Al di là dell’aspetto narrativo, che mi ha catturato e che lascia prevedere faville per il futuro, quello che più colpisce di Ut è la sua splendida resa grafica. Corrado Roi si è veramente superato e ha confezionato delle tavole stupende in cui il suo tratto e le sue fantasie (i periscopi nelle case… le parole crociate sui muri…) sono stati integrati da effetti bellissimi e da inquadrature ricercate, oltre che da alcuni preziosismi come la voce ripetuta “questo è il Diario di Hog” a incorniciare le tavole in cui ne vengono letti alcuni brani. Da quel che conosco io della Bonelli credo che Ut si distacchi molto dalla produzione consueta, come testimonia anche il prezzo di “ben” 4 euro per le solite 96 pagine, ma a ben guardare lo strapopolare 16x21 potrebbe paradossalmente diventare un buon viatico per la penetrazione nel settore dei graphic novel, visto che tutto sommato non è troppo distante dal 17x24 solitamente associato a quella fascia di prodotti.
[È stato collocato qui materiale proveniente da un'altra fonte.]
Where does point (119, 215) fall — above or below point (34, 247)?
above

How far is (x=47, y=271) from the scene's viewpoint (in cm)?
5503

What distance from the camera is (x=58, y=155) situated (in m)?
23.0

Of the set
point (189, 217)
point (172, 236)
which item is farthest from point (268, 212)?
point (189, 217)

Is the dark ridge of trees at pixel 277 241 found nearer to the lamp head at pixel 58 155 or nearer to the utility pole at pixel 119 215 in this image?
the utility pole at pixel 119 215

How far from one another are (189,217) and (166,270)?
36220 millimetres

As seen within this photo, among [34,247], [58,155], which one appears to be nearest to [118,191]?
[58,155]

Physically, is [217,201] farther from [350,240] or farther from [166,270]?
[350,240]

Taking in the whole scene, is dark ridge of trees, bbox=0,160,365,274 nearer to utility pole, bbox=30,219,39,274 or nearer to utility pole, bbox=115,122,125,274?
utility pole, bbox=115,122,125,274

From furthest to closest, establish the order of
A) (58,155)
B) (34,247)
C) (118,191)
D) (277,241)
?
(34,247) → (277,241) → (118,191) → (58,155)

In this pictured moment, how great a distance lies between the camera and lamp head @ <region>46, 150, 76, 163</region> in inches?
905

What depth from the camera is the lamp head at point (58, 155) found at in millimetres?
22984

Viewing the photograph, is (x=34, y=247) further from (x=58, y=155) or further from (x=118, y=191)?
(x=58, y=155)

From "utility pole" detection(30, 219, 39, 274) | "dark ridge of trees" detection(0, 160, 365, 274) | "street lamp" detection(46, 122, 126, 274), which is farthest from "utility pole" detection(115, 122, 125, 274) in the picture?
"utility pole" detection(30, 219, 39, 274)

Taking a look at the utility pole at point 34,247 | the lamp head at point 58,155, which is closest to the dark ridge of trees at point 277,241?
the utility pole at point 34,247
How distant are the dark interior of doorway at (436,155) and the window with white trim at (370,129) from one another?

E da quel che si è potuto vedere in questo primo numero il sognante e raffinato Ut ha senz’altro i numeri per essere considerato tale, indipendentemente dalla casa editrice che lo ha prodotto.
La copertina è ruvida in rilievo (da fumatore di pipa la stavo per definire “rusticata”), un effetto non spiacevole ma che secondo me toglie un po’ di nitidezza alla bella illustrazione di Roi contaminandola con le venature del cartoncino.
Tanto per mostrare che l’arte di Roi non mi ha obnubilato le capacità di giudizio segnalo due errori che (incredibile!) ho trovato in questo albo Bonelli: a pagina 18 Decio dice che un personaggio «non si accorto di niente» senza “è” mentre a pagina 25 Ut apostrofa Iranon così: «Non riconosci la notte dal giorno». Non era più indicato il verbo “distinguere”?